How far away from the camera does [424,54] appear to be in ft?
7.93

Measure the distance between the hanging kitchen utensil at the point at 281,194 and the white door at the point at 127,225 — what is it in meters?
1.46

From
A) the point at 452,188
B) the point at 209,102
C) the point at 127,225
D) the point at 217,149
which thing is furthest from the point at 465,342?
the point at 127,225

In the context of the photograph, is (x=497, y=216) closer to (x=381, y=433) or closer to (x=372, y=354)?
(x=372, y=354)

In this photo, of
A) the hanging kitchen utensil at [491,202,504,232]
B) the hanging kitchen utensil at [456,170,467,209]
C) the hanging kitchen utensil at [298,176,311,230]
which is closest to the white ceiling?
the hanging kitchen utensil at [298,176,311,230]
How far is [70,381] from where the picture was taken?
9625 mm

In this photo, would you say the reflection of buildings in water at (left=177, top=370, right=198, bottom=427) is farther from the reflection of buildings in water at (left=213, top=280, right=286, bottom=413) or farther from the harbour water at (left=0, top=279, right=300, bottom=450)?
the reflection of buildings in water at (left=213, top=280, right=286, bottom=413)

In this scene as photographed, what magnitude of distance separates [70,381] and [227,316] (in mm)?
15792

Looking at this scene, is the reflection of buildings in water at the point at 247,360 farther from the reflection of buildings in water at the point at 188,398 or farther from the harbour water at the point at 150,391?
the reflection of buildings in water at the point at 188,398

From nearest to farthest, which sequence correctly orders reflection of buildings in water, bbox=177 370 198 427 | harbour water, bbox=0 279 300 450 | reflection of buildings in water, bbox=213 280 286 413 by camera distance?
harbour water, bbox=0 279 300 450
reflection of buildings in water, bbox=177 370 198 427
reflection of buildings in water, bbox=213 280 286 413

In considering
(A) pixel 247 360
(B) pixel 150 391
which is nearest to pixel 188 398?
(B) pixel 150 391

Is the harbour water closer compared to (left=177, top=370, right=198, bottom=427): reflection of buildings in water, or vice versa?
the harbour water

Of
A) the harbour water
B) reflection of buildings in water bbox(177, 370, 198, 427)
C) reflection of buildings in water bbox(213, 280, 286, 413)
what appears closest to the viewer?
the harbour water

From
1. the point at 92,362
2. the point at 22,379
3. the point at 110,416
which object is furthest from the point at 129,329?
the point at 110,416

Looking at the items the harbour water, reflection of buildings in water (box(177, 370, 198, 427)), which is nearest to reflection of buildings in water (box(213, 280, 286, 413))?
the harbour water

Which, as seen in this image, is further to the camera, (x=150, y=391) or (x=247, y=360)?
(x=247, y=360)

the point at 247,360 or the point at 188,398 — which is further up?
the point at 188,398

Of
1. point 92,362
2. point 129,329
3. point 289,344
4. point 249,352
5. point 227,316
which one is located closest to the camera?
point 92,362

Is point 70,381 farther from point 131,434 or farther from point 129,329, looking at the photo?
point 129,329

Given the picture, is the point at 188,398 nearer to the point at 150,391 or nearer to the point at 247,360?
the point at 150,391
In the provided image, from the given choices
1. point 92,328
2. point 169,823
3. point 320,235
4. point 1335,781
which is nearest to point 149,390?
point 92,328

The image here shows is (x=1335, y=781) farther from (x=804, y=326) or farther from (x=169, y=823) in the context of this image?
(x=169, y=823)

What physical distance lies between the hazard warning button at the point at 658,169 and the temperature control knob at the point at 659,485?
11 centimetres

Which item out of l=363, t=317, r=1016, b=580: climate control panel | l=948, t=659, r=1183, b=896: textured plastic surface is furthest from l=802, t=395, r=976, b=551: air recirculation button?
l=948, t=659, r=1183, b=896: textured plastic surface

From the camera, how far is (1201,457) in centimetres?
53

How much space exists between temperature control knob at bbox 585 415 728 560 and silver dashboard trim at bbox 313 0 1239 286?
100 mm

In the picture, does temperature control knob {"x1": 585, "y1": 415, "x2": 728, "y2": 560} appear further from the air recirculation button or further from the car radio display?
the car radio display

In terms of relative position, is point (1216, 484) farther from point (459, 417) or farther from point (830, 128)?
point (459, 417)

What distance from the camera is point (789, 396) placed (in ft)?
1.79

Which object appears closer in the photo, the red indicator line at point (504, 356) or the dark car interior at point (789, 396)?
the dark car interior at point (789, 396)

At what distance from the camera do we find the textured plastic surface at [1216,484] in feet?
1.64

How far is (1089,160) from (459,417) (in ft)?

____________

### Aim
Repeat, without changes, every line from the one that contains "Which item out" through the final line of the data.

### In response
Which item out of l=363, t=317, r=1016, b=580: climate control panel | l=948, t=659, r=1183, b=896: textured plastic surface is furthest from l=802, t=395, r=976, b=551: air recirculation button?
l=948, t=659, r=1183, b=896: textured plastic surface

From the camera, how far is (1201,457) in centimetres?
53

How much space exists between temperature control knob at bbox 585 415 728 560 and silver dashboard trim at bbox 313 0 1239 286?
100 mm

In the picture, does temperature control knob {"x1": 585, "y1": 415, "x2": 728, "y2": 560} appear further from the air recirculation button or further from the car radio display?
the car radio display

In terms of relative position, is point (1216, 484) farther from point (459, 417) or farther from point (830, 128)?
point (459, 417)

What distance from the camera is point (789, 396) placed (in ft)?
1.79

Which object appears closer in the photo, the red indicator line at point (504, 356) or the dark car interior at point (789, 396)?
the dark car interior at point (789, 396)

At what distance from the camera do we find the textured plastic surface at [1216,484] in feet?
1.64

How far is (1089,160) from (459,417) (in ft)?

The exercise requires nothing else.